LE PRIX DE NOTRE DÉROBADE AFGHANE

juin 2013

Les 30 et 31 mars, le Président Hamid Karzaï s’est rendu à Doha, la capitale du Qatar. Il devait rencontrer une délégation des Taliban dont quelques-uns constituent une cellule diplomatique hébergée par l’émirat pour faciliter les négociations. Karzaï n’a pas obtenu la rencontre souhaitée.

Il faut savoir le Pakistan pesant d’un poids redoutable sur les Tabiban afghans auxquels il assure la base arrière tout en restant alliés avec les États-Unis. C’est à une partie de poker menteur que se livrent les deux pays.

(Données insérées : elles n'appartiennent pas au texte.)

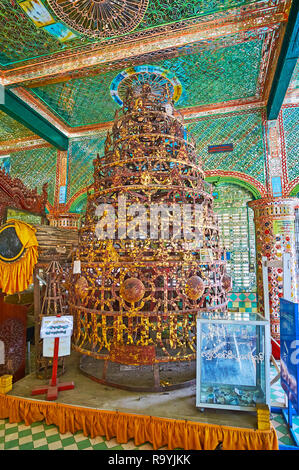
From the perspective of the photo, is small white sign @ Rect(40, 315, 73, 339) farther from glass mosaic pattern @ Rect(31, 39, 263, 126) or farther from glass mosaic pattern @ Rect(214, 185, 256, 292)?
glass mosaic pattern @ Rect(31, 39, 263, 126)

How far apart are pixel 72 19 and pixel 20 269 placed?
4.73 meters

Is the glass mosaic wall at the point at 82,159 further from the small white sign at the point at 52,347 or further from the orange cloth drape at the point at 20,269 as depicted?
the small white sign at the point at 52,347

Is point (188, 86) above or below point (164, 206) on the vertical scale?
above

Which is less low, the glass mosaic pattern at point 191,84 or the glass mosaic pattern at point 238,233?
the glass mosaic pattern at point 191,84

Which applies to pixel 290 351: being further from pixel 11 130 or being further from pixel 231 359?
pixel 11 130

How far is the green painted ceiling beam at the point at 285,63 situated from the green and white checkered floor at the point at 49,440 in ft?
21.3

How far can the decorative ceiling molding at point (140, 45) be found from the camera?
4973 millimetres

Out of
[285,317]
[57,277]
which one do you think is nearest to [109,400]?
[57,277]

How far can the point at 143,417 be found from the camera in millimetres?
3246

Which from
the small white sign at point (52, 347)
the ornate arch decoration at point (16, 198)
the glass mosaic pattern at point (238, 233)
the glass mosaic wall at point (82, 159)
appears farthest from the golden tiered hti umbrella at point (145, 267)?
the glass mosaic wall at point (82, 159)

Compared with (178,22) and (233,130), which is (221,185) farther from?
(178,22)

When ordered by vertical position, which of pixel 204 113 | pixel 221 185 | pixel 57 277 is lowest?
pixel 57 277

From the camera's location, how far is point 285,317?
12.5ft

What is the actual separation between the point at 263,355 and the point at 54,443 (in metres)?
2.79
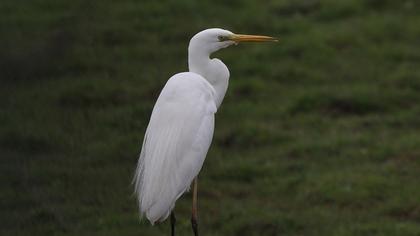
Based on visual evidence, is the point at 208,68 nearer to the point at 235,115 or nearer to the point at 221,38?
the point at 221,38

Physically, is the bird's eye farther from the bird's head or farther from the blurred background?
the blurred background

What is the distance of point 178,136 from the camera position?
5.36 meters

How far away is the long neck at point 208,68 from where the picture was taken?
5527mm

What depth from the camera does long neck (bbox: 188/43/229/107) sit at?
553 cm

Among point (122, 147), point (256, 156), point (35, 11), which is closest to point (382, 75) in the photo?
point (256, 156)

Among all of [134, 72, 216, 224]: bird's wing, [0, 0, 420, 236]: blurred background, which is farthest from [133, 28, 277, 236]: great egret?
[0, 0, 420, 236]: blurred background

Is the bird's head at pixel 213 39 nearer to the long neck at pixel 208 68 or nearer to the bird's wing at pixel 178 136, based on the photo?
the long neck at pixel 208 68

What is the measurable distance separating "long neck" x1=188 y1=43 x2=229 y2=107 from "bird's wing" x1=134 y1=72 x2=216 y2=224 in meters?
0.12

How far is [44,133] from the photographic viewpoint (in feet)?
24.8

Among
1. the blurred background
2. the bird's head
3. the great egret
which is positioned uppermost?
the bird's head

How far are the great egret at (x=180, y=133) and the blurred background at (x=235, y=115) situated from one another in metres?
1.18

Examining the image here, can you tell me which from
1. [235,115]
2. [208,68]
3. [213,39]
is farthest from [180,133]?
[235,115]

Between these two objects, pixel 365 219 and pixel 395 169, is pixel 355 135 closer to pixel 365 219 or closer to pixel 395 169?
pixel 395 169

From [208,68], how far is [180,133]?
17.1 inches
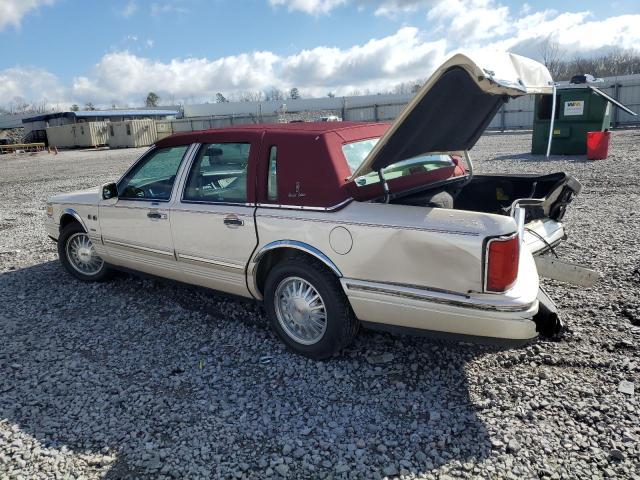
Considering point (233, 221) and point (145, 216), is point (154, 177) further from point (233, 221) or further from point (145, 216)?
point (233, 221)

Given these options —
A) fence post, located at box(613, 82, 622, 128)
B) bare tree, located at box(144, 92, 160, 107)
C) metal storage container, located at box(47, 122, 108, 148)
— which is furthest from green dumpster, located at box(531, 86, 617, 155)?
bare tree, located at box(144, 92, 160, 107)

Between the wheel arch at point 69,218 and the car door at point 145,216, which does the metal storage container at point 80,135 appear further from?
the car door at point 145,216

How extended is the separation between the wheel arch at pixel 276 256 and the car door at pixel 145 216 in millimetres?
956

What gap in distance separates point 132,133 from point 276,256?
129 ft

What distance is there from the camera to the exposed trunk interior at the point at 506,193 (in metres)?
4.03

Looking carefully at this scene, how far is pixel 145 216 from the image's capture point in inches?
178

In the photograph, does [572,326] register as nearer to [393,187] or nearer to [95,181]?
[393,187]

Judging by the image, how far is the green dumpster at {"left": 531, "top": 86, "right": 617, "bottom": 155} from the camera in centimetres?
1421

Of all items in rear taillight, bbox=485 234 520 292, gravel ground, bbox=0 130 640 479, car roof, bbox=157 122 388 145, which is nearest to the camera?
gravel ground, bbox=0 130 640 479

Or, le Pakistan veut tirer le plus possible de la géopolitique régionale comme du retrait des forces de l’OTAN d’Afghanistan. Il veut la rupture des relations entre l’Afghanistan et l’Inde, son ennemie, l’exclusivité de la formation des officiers afghans dans ses académies militaires et un partenariat stratégique signé par Kaboul. Karzaï refusant, le Pakistan bloque les négociations.

Or, derrière le Pakistan, il y a la Chine. Elle entretient des relations avec tout le monde dans la région : les gouvernements iranien, pakistanais, afghan et même avec les Taliban. Grâce à l’ISI, les services secrets pakistanais, elle a eu plusieurs entrevues avec ces derniers. Elle a surtout concrétisé ses relations avec des accords militaires et économiques pour s’assurer du pétrole et du gaz d’Iran, des minerais d’Afghanistan, en particulier le cuivre d’Aïnak, et a ouvert une base navale pour ses bateaux de guerre dans le port pakistanais de Gwadar qu’elle a construit.

Sur le moyen terme, elle compte prolonger la route de Karakorum qui, franchissant la frontière chinoise de l’Himalaya, entre au Pakistan. Elle veut ouvrir une voie ferrée et des pipe-lines reliant Gwadar à l’Iran et envisage une autre liaison ferrée à partir de ce pays à travers l’Afghanistan et le Tadjikistan*.

La situation est grave pour les Occidentaux. Après le départ de leurs troupes d’Afghanistan, la Chine deviendra la puissance tutélaire de la région. Or, le Golfe arabo-persique détient 60% des réserves mondiales de pétrole et 40% des réserves de gaz. Les États-Unis, mais encore plus l’Europe dépendent de ces approvisionnements.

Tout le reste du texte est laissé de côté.